BEGIN Material

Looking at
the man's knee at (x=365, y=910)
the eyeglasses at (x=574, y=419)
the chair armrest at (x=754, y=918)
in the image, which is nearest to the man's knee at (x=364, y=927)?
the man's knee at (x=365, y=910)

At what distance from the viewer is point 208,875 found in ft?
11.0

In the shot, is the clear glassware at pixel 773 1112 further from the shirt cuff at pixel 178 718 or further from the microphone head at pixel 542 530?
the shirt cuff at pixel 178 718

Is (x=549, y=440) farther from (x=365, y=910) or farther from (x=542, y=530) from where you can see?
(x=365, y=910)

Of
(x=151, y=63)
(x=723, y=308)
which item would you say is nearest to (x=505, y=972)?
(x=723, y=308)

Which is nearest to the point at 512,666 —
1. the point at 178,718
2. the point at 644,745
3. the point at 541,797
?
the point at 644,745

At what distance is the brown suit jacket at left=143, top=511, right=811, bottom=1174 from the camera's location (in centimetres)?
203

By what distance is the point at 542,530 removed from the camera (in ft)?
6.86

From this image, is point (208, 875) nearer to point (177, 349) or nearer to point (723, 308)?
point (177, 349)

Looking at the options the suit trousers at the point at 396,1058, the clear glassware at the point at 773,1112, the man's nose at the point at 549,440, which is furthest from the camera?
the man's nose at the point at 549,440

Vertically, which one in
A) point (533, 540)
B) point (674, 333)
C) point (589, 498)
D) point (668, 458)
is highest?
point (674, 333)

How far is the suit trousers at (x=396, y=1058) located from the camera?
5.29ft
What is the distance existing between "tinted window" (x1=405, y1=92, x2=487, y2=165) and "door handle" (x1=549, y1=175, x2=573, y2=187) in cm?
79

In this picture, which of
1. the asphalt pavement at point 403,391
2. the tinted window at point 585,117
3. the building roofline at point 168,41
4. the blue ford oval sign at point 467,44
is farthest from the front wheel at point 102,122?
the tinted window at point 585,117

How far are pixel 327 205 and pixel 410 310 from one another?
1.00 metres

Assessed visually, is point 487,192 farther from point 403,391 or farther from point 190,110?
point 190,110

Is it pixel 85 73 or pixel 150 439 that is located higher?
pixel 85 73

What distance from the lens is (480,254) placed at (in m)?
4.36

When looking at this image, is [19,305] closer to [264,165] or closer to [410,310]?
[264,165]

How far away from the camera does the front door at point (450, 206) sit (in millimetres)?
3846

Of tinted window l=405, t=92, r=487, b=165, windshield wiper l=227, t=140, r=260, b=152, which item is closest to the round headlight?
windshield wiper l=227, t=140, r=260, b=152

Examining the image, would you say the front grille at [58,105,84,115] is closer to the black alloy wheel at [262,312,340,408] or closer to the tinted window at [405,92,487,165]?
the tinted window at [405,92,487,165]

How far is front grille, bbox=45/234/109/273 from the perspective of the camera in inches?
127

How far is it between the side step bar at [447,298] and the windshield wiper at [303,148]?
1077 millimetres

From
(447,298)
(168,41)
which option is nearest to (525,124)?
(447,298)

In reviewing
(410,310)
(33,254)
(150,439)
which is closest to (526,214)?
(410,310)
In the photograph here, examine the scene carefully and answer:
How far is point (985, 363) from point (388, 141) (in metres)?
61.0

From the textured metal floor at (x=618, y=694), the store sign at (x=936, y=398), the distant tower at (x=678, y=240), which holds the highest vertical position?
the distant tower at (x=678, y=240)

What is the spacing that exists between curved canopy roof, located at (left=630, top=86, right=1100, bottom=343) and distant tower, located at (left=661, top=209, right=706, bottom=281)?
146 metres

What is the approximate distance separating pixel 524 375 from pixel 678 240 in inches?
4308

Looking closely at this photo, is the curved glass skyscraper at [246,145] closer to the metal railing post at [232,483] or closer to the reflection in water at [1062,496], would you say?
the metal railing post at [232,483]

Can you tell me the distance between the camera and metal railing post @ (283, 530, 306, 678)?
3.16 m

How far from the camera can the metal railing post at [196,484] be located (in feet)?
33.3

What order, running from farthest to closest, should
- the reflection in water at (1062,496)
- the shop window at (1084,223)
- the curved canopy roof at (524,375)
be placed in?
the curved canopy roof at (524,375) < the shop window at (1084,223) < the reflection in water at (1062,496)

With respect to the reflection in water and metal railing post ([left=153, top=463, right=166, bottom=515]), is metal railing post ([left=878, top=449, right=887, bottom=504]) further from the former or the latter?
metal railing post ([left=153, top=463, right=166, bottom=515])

END Material

Extract all lines as given.

Output of the exercise.
Looking at
the man's knee at (x=365, y=910)
the eyeglasses at (x=574, y=419)
the chair armrest at (x=754, y=918)
in the image, which is nearest to the man's knee at (x=364, y=927)?
the man's knee at (x=365, y=910)

At what distance from the viewer is point 208,875 found in ft?
11.0

In the shot, is the clear glassware at pixel 773 1112 further from the shirt cuff at pixel 178 718 or further from the microphone head at pixel 542 530?
the shirt cuff at pixel 178 718

Is (x=549, y=440) farther from (x=365, y=910) or farther from (x=542, y=530) from where you can see?
(x=365, y=910)

Of
(x=151, y=63)
(x=723, y=308)
which item would you say is nearest to (x=505, y=972)?
(x=723, y=308)

Which is nearest to the point at 512,666 —
1. the point at 178,718
2. the point at 644,745
3. the point at 541,797
?
the point at 644,745

At what distance is the brown suit jacket at left=143, top=511, right=811, bottom=1174 from the camera's location (in centimetres)?
203

By what distance is the point at 542,530 removed from the camera (in ft)?
6.86

From this image, is point (208, 875) nearer to point (177, 349) or nearer to point (723, 308)?
point (177, 349)

Looking at the options the suit trousers at the point at 396,1058, the clear glassware at the point at 773,1112, the man's nose at the point at 549,440, which is furthest from the camera?
the man's nose at the point at 549,440

Vertically, which one in
A) point (533, 540)
B) point (674, 333)
C) point (589, 498)
D) point (668, 458)
is highest?
point (674, 333)

How far is the suit trousers at (x=396, y=1058) located from the camera?
5.29ft
What is the distance existing between "tinted window" (x1=405, y1=92, x2=487, y2=165) and "door handle" (x1=549, y1=175, x2=573, y2=187) in cm?
79

In this picture, which of
1. the asphalt pavement at point 403,391
2. the tinted window at point 585,117
3. the building roofline at point 168,41
4. the blue ford oval sign at point 467,44
is farthest from the front wheel at point 102,122?
the tinted window at point 585,117

How far are pixel 327 205 and pixel 410 310 from one another?
1.00 metres

Assessed visually, is point 487,192 farther from point 403,391 or farther from point 190,110?
point 190,110

Is it pixel 85 73 or pixel 150 439 that is located higher?
pixel 85 73

What distance from the lens is (480,254) placed at (in m)?
4.36

When looking at this image, is [19,305] closer to [264,165] or closer to [410,310]?
[264,165]

How far away from the camera does the front door at point (450, 206) sit (in millimetres)?
3846

Of tinted window l=405, t=92, r=487, b=165, windshield wiper l=227, t=140, r=260, b=152, which item is closest to the round headlight?
windshield wiper l=227, t=140, r=260, b=152

Examining the image, would you say the front grille at [58,105,84,115] is closer to the black alloy wheel at [262,312,340,408] or closer to the tinted window at [405,92,487,165]?
the tinted window at [405,92,487,165]

How far is front grille, bbox=45/234/109/273 from the perspective of the camera in inches?
127

How far is it between the side step bar at [447,298] and the windshield wiper at [303,148]?
1077 millimetres

From
(447,298)
(168,41)
which option is nearest to (525,124)?
(447,298)

In reviewing
(410,310)
(33,254)
(150,439)
which is closest to (526,214)?
(410,310)
In the photograph here, examine the scene carefully and answer:
How far is point (985, 363) from point (388, 141) (in metres)?
61.0

From the textured metal floor at (x=618, y=694), the store sign at (x=936, y=398), the distant tower at (x=678, y=240), which holds the highest vertical position?
the distant tower at (x=678, y=240)

What is the spacing that exists between curved canopy roof, located at (left=630, top=86, right=1100, bottom=343) and distant tower, located at (left=661, top=209, right=706, bottom=281)?
146 metres

What is the approximate distance separating pixel 524 375 from pixel 678 240 in inches?
4308

Looking closely at this photo, is the curved glass skyscraper at [246,145] closer to the metal railing post at [232,483] or closer to the reflection in water at [1062,496], would you say?
the metal railing post at [232,483]

Can you tell me the distance between the camera and metal railing post @ (283, 530, 306, 678)?
3.16 m

How far from the camera can the metal railing post at [196,484] be located (in feet)?
33.3

What order, running from farthest to closest, should
- the reflection in water at (1062,496)
- the shop window at (1084,223)
- the curved canopy roof at (524,375)
be placed in?
the curved canopy roof at (524,375) < the shop window at (1084,223) < the reflection in water at (1062,496)

With respect to the reflection in water and metal railing post ([left=153, top=463, right=166, bottom=515]), is metal railing post ([left=878, top=449, right=887, bottom=504]) further from the former or the latter?
metal railing post ([left=153, top=463, right=166, bottom=515])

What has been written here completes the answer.